DOCUMENT SEGMENT
——

## Collaborative Filtering

**Cost Function**

Notation
- r(i,j) = 1 if user j has rater movie i (0 if they have not yet rated)
- $y^{(i,j)}$ = rating fiven by user j on movie i (if defined)
- $w^{(j)}$, $b^{(j)}$ = parameters for user j
- $x^{(i)}$ = feature vector for movie i
- $m^{(j)}$ = number of movies rated by user j

For user j and movie i, predicted rating =  $w^{(j)}$ ⋅ $x^{(i)}$ + $b^{(j)}$

**Cost Function** 
$$\frac{1}{2} \sum_{i:r(i,j) = 1} (w^{(j)} ⋅ x^{(i)} + b^{(j)} - y^{(i,j)}) + \frac{λ}{2} \sum_{k=1}^n (w_k^{(j)})^2 $$
- sum cost function for all users

**Collaborative Filtering**
$$\frac{1}{2} \sum_{i:r(i,j) = 1} (w^{(j)} ⋅ x^{(i)} + b^{(j)} - y^{(i,j)}) + \frac{λ}{2} \sum_{i=1}^{n_u} \sum_{k=1}^n (w_k^{(j)})^2 \frac{λ}{2} + \sum_{i=1}^{n_m} \sum_{k=1}^n (w_k^{(j)})^2$$

- cost function now a function of w, b, and x rather than just w and b
- through gradient descent, update all values


**Binary Labels**
- rather than predicting y through a linear funciton, use logistic function
 $$ \sum_{(i,j):r(i,j) = 1} L(f_{(w,b,x)}, y^{(i,j)}) $$
 where 
$$L(f_{(w,b,x)}, y^{(i,j)}) = -y^{(i,j)}log(f_{(w,b,x)}(x)) - (1-y^{(i,j)})log(1-f_{(w,b,x)}(x))$$
 $$ f_{(w,b,x)}(x) = g(w^{(j)} ⋅ x^{(i)} + b^{(j)}) $$

**Mean Normalizaiton**
- when there is a new user that hasnt provided any ratings, normaize the rows of the current rating matrix to be zero
 $$ w^{(j)} ⋅ x^{(i)} + b^{(j)} + μ_{1} $$



**Gradient Descent Implementation of Collaborative Filtering**

In [1]:
import tensorflow as tf

w = tf.Variable(3.0) # tf variables are the parameters we want to optimize
x = 1.0
y = 1.0 # target value
alpha = 0.01

iterations = 30
for iter in range(iterations):

    # use TensorFlow's Gradient tape to record the steps used to compute tje cost J, to enable auto differentiaion
    with tf.GradientTape() as tape:
        fwb = w*x
        costJ = (fwb - y)**2
    
    # Use the gradient tape to calculate the gradients of the cost with respect to the parameter w
    [dJdw] = tape.gradient(costJ, [w])

    # Run one step of gradient descent by updating the value of w to reduce the cost
    w.assign_add(-alpha * dJdw)

**Adam Optimizer Implementation of Collaborative Filtering**

In [None]:
import keras

# instance of optimizer
optimizer = keras.optimizers.Adam(learning_rate = 1e-1)

iterations = 200
for iter in range(iterations):
    # use TensorFlow's GradientTape to record operatiomns used to compute the cost

    with tf.GradientTape() as tape:

        # compute cost (forward pass is included in cost)
        cost_value = coifCostFuncV(X, W, b, Ynorm, R, num_users, num_movies, lambda)

        # use the fradient tape to automatically retrieve the gradients of the trainable variables with respect to the loss
        grads = tape.gradient(cost_value, [X, W, b])

        # Run one step of gradient descent by updating the value of the variables to minimize the loss
        optimizer.apply_gradients(zip(grads, [X, W, b]))

——

DATASET ENTRIES

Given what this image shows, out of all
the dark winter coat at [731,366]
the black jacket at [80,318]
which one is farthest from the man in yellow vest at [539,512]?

——

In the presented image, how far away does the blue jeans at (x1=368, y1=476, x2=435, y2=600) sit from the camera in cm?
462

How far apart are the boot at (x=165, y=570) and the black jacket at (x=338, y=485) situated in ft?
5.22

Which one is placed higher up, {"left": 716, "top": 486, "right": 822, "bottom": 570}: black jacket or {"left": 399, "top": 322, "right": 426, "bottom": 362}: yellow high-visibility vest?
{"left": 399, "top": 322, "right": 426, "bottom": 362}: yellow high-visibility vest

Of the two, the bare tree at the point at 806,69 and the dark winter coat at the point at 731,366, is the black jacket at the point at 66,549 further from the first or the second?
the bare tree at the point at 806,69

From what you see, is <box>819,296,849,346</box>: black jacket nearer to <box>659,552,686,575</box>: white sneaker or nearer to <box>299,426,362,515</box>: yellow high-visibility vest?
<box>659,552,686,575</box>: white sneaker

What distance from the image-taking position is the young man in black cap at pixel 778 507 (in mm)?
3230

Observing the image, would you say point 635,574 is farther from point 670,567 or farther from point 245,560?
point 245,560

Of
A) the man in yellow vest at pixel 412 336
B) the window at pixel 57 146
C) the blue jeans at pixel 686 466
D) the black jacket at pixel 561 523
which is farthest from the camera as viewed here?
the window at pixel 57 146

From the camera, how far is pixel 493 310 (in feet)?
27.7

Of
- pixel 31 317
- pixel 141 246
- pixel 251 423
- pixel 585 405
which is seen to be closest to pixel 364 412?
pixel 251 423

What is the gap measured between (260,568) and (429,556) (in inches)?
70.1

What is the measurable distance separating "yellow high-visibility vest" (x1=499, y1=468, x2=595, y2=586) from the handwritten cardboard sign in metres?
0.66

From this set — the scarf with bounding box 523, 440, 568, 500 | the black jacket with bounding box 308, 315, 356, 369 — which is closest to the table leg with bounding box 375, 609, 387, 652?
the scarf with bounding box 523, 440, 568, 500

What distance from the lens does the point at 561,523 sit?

——

OBJECTIVE A
In the collaborative filtering notes, how many iterations does the gradient descent example run?
OBJECTIVE B
From the collaborative filtering notes, copy verbatim the part that opens with the words containing "# Use the gradient" and closes with "keras.optimizers.Adam(learning_rate = 1e-1)".
You can leave the rows aside; they aren't used here.

FULL OUTPUT A
30

FULL OUTPUT B
# Use the gradient tape to calculate the gradients of the cost with respect to the parameter w
    [dJdw] = tape.gradient(costJ, [w])

    # Run one step of gradient descent by updating the value of w to reduce the cost
    w.assign_add(-alpha * dJdw)

**Adam Optimizer Implementation of Collaborative Filtering**

In [None]:
import keras

# instance of optimizer
optimizer = keras.optimizers.Adam(learning_rate = 1e-1)